Catching Sunrise On The Summit Of Ra Gusela In The Italian Dolomites – Via Ferrata Ra Gusela

Every year thousands of photographers flock to Passo Giau to capture the insanely photogenic Mount Ra Gusela and the curvy road running right at its foot.

Few realize that the summit of Ra Gusela is relatively easily accessible thanks to the beginner via ferrata bearing the same name.

So put your helmet on, tighten your harness, clip on your lanyard, and get ready for some of the best sunrise views in the Dolomites! 

Via Ferrata Ra Gusela: The Stats

Time required: 3-4 hours

Elevation gain: 360 m / 1200 ft

Route difficulty: beginner

Ra Gusela and Passo Giau in the Italian Dolomites
Ra Gusela as seen from Passo Giau

Getting to the start

Via ferrata Ra Gusela starts at Passo Giau. It can be turned into a loop and walked either clockwise or counterclockwise. In this post, I will cover the latter.
◇ ◇ ◇ ◇
WORK ITEM A: According to the Ra Gusela text, what is the elevation gain of the via ferrata?
WORK ITEM B: Transcribe the Ra Gusela text from "Elevation gain: 360" up to and including "cover the latter.".
WORK ITEM C: List each stat and its value given in the Ra Gusela text under "Via Ferrata Ra Gusela: The Stats".
Rely solely on the Ra Gusela text when responding.

SUPPLIED MATERIAL:
◇ ◇ ◇ ◇
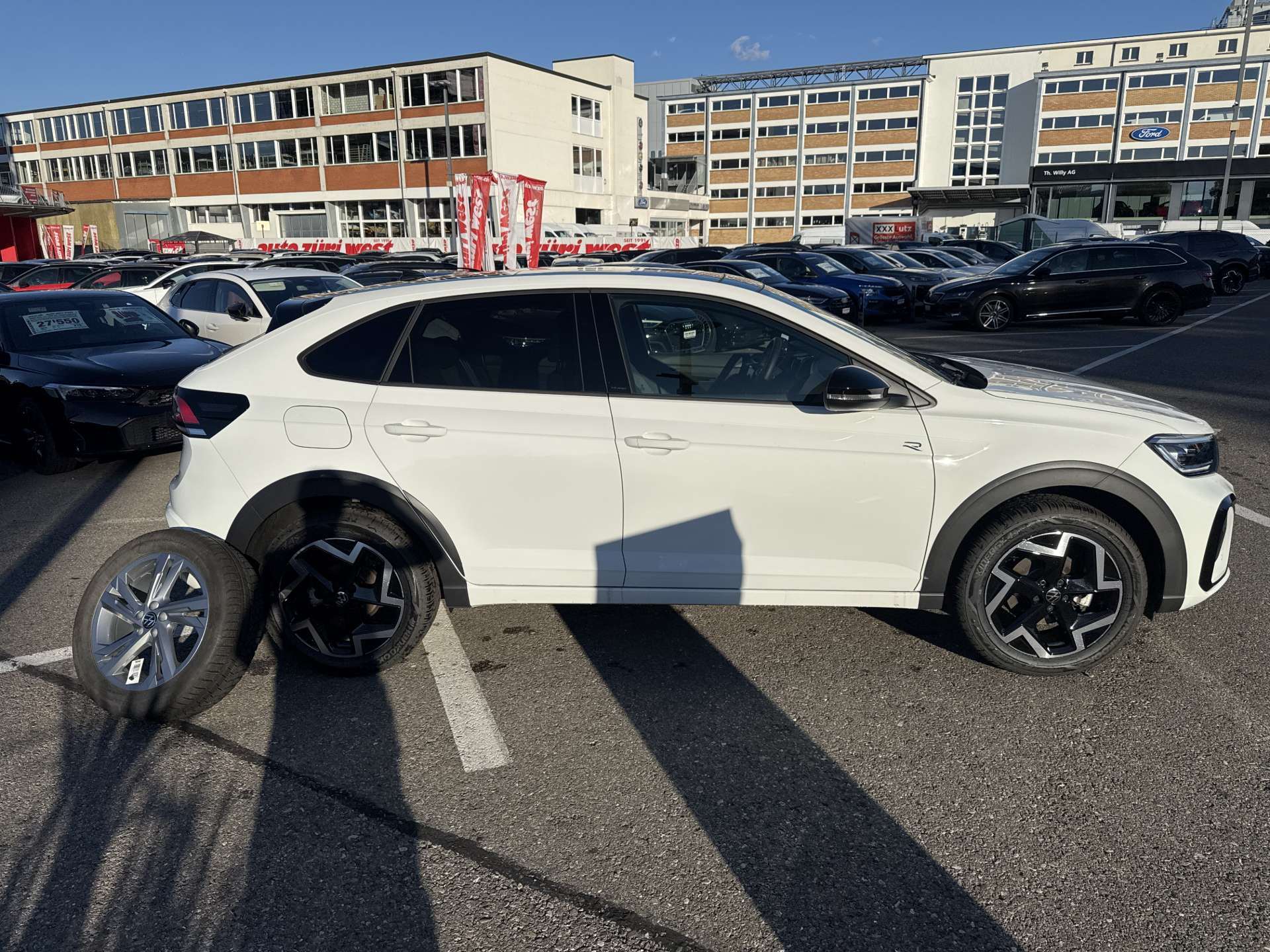 VW Taigo 1.5 TSi R-Line DSG-Automat-image-10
◇ ◇ ◇ ◇
RESPONSE AREA A: 360 m / 1200 ft

RESPONSE AREA B:
Elevation gain: 360 m / 1200 ft

Route difficulty: beginner

Ra Gusela and Passo Giau in the Italian Dolomites
Ra Gusela as seen from Passo Giau

Getting to the start

Via ferrata Ra Gusela starts at Passo Giau. It can be turned into a loop and walked either clockwise or counterclockwise. In this post, I will cover the latter.

RESPONSE AREA C:
Time required: 3-4 hours
Elevation gain: 360 m / 1200 ft
Route difficulty: beginner